During reflection time, I play a game similar to “Where’s Waldo” and ask them to find certain figures in the reredos. I think their favorite is the octopus, hidden on the right corner. I call their attention to the change of color in each liturgical season and try to help them understand what it means to wait for the incarnation or the mystery of Easter.
We usually open the service with a Body Prayer in which we lift our arms up over our heads and return them to a
palm-to-palm position. Words, actions, songs and traditional responses of the liturgy are repeated again and again so they become part of the child, the community, and the relational aspect of our time together.
And because children have a natural sense of wonder, they ask a lot of questions: “How are rainbows made?” “Why is a robin’s egg blue?”
Often the questions arise out of a deep uncertainty and insecurity. We always give children time to share their concerns and help them to see that their sharing is, in fact, praying and “holy listening.”
I also try to teach them to accept quiet as a part of their day. So many children are “plugged in” constantly, so I have added a meditation time to the end of our time together. I tell them it’s time to talk to God in their heads. We start off the year with about ten seconds of silence and by the end of the year most of them are able to sit for a minute or more.
At the conclusion of chapel services, we say “Go in peace to love and serve the Lord.” And our National Association of Episcopal Schools guidelines state, “An Episcopal school has a concern for the well-being of society.” So in addition to fostering spirituality, we also include an outreach curriculum that focuses on empathy, understanding generosity, and developmentally appropriate activities.

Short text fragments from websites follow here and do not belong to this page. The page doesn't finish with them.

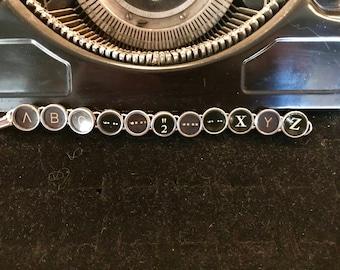 ABC - XYZ Vintage Typewriter Keys Bracelet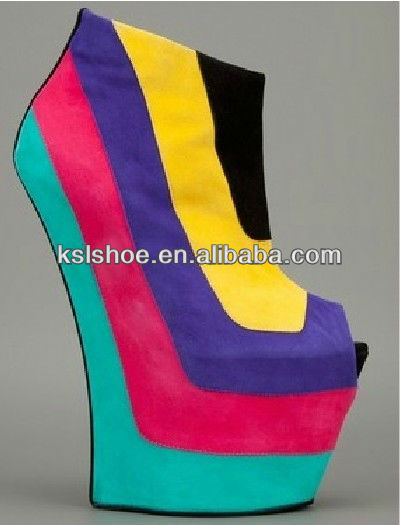 New arrival no heels colorful wedge ankle boots peep toe wedge pumps woman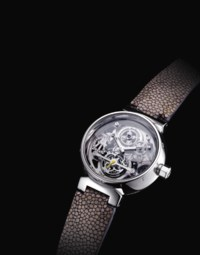 LOUIS VUITTON. A FINE AND RARE PLATINUM AND DIAMOND-SET SKELETONISED TOURBILLON WRISTWATCH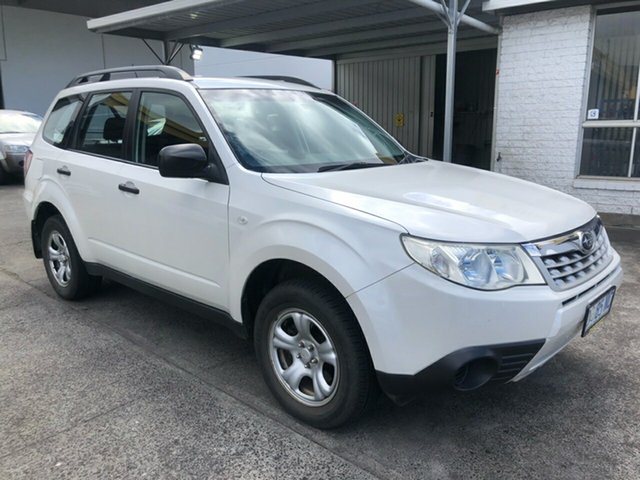 Used Subaru Forester S3 MY11 X AWD Derwent Park, 2011 Subaru Forester S3 MY11 X AWD White 4 Speed Sports Automatic Wagon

One of the most successful parts of that curriculum is what is known as the Gospel Garden. It’s a garden on the
church property, created and maintained by church volunteers. Our school science teacher helps our preschoolers plant bean seedlings in the spring. Over the summer, forty bags of beans are harvested for the New Canaan food bank, which is conveniently located in one of the church’s buildings.
Our garden program is a perfect cyclical outreach effort. In the fall, each class goes down to the garden and gathers up the giant pumpkins that they planted in the spring. These are donated only after they are weighed and measured in comparison to the size of the children.
We have other outreach projects as well, most of which are directed to the homebound and elderly:
I believe that at St. Mark’s Preschool we are all on a spiritual journey together: children, teachers, and parents. My hope is that over time we will strengthen our foundations—grounded in the Episcopal values of faith, hope, love, and service—and learn what it truly means to be a child of God.
As Mother Teresa said, “We can do no great things, only small things with great love.”
Sally Farrell is the Director of St. Mark’s Preschool in New Canaan, CT, and is currently working towards a Master of Arts degree at Virginia Theological Seminary.